Kentucky Fried Garden is my journal of vegetable gardening in humid western Kentucky USDA zone 7a. Knowing where my food comes from and whether it comes from non-genetically modified seed is important to me. I try to use open pollinated varieties in an effort to continue maintaining the diversity of food plants available to humans. Trying to extend the harvest by experimenting with hardier varieties and overwintering plants will be one of my projects.
The first picking from the bush snap bean bed gave us 4.57 pounds of beans (2.07 kg). Not much for a 25-30 foot long bed but there was sparse germination in a couple of rows with just 10 plants or less germinating, and only one full row of beans.
Tendergreen Improved bush beans produced 2.142 pounds of beans (0.97 kg). They had the most plants germinate by far, Pinetree seed company is very generous with their bean seed packets.
Roma II bush beans produced 1.444 pounds of snap beans (0.66 kg).
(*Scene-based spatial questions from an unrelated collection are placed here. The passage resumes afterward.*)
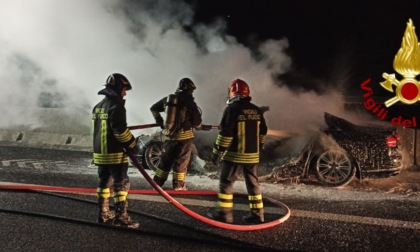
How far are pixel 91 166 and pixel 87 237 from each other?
13.6ft

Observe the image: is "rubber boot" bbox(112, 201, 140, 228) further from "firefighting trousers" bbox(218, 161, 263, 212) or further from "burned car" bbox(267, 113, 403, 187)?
"burned car" bbox(267, 113, 403, 187)

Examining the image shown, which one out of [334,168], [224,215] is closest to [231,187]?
[224,215]

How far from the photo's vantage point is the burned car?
6.46 meters

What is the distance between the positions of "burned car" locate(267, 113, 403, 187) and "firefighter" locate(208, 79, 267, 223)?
1987 millimetres

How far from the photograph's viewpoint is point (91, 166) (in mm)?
8156

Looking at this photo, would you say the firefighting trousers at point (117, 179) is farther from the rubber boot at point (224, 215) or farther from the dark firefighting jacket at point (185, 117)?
the dark firefighting jacket at point (185, 117)

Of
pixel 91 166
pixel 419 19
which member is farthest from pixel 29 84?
pixel 419 19

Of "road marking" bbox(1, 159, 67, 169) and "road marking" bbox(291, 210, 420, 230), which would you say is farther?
"road marking" bbox(1, 159, 67, 169)

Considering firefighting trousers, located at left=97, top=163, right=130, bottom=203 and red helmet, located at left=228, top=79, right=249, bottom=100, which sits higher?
red helmet, located at left=228, top=79, right=249, bottom=100

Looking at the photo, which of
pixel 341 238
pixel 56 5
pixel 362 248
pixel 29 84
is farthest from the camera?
pixel 29 84

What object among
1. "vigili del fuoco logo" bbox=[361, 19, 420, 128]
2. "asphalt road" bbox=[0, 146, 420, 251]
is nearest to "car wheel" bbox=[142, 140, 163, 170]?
"asphalt road" bbox=[0, 146, 420, 251]

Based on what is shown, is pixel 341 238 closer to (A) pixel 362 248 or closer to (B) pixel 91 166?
(A) pixel 362 248

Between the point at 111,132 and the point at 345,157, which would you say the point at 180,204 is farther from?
the point at 345,157

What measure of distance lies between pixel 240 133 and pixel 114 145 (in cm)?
148
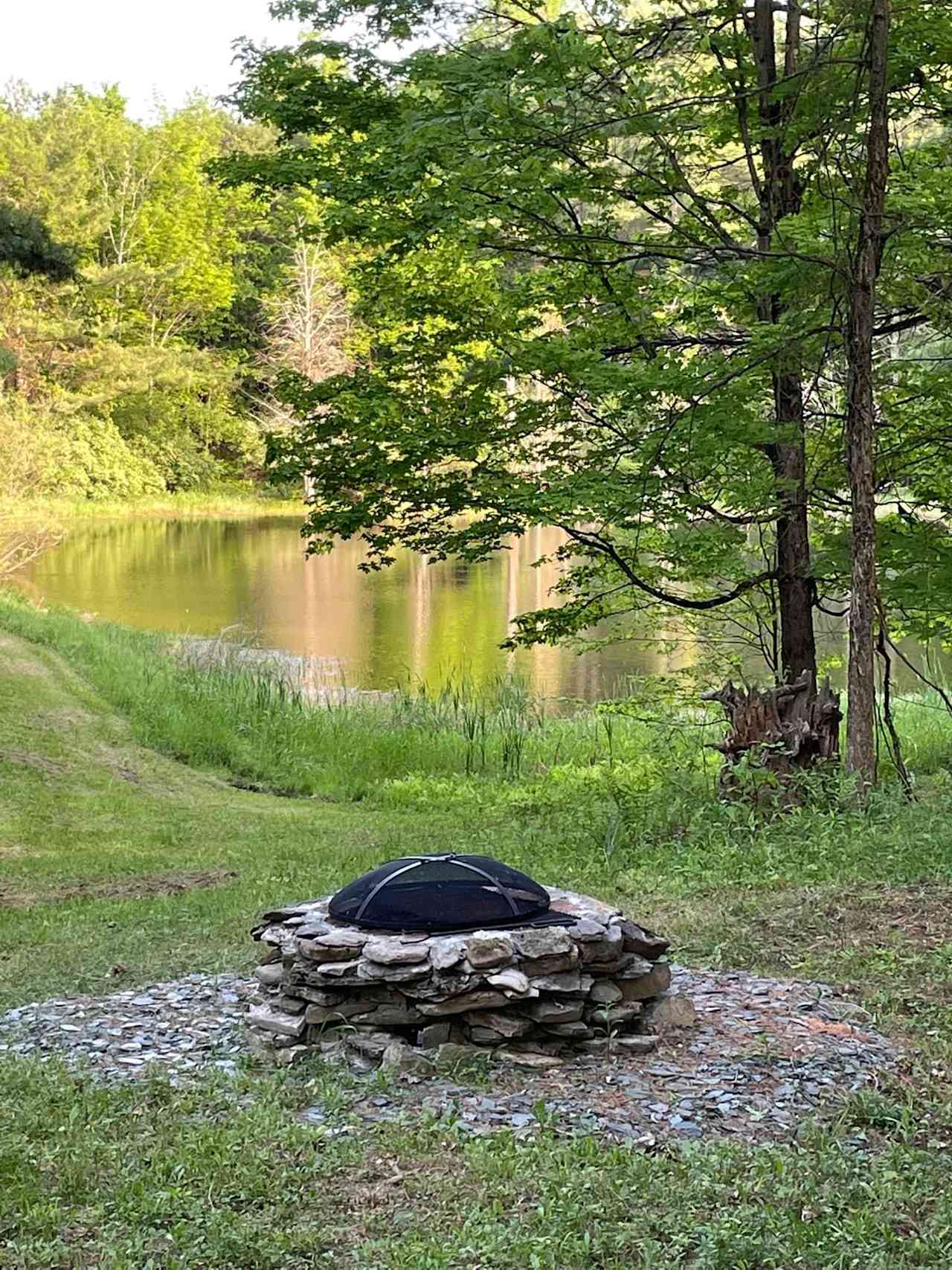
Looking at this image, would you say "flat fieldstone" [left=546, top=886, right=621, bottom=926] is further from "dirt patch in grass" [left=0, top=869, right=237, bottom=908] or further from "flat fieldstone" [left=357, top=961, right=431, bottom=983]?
"dirt patch in grass" [left=0, top=869, right=237, bottom=908]

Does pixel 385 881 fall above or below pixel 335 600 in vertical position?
below

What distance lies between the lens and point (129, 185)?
47656 millimetres

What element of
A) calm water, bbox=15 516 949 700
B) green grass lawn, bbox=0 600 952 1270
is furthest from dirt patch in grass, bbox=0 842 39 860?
calm water, bbox=15 516 949 700

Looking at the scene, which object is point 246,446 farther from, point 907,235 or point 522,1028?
point 522,1028

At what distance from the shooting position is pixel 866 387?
302 inches

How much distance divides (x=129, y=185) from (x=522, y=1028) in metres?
48.4

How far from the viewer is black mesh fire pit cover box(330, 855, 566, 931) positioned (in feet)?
15.7

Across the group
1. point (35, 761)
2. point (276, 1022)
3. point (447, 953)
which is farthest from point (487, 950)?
point (35, 761)

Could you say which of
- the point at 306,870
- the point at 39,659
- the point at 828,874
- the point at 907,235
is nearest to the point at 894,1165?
the point at 828,874

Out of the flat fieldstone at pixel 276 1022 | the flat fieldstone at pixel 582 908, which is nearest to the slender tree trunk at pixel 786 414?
the flat fieldstone at pixel 582 908

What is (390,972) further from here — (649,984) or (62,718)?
(62,718)

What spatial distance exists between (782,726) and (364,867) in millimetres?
2958

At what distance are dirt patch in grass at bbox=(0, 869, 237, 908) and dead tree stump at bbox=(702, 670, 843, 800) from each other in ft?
11.3

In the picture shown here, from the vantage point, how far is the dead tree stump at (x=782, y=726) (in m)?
8.76
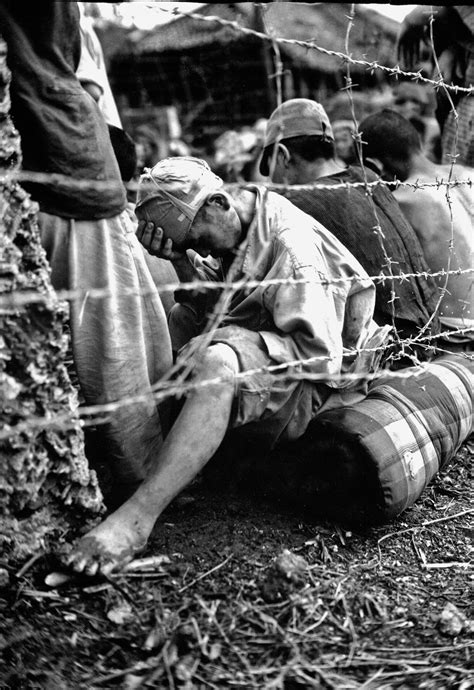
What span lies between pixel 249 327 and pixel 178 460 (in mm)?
600

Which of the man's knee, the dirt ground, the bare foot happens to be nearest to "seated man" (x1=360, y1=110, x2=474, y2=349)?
the dirt ground

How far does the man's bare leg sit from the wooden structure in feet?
17.4

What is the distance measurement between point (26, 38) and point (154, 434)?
1.22 m

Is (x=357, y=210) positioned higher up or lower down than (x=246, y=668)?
higher up

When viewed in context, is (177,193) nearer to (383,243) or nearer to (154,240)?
(154,240)

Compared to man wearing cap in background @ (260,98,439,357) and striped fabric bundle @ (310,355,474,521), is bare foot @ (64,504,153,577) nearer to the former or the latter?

Baker Creek seed company only includes 40-60 seeds in their packet, they germinated really well but our very wet spring caused some of their stems to collapse at soil level and those plants died. This bucket is actually much bigger than the others, so there's more beans than it looks.
I planted one of those 20 cent packets of yellow Cherokee Wax beans that had maybe 10 seeds in them. Those very few plants produced a good number of beans. I've grown this variety before in the desert with sandy soil and the bean pods were dry and tiny. These beans look much bigger and seemed juicy when I was picking them. The green bean pods in this bucket are a mixture of Strike and Jade bush beans which were in rows that I planted much too deep for clay soil and there was sparse germination. Strike and Jade seem to be later producing plants or maybe they just produce much more slender beans, the plants were loaded but it felt like a lot of work for fewer weight-wise beans. I left a lot of the beans on these bushes to see if they would fill out more. We got 0.984 pounds from these 3 varieties.
I like to grow bush beans because they produce about a month ahead of pole beans. But they are a lot of work to pick. It took an hour of furious picking while stooping down to get 4.57 pounds of beans.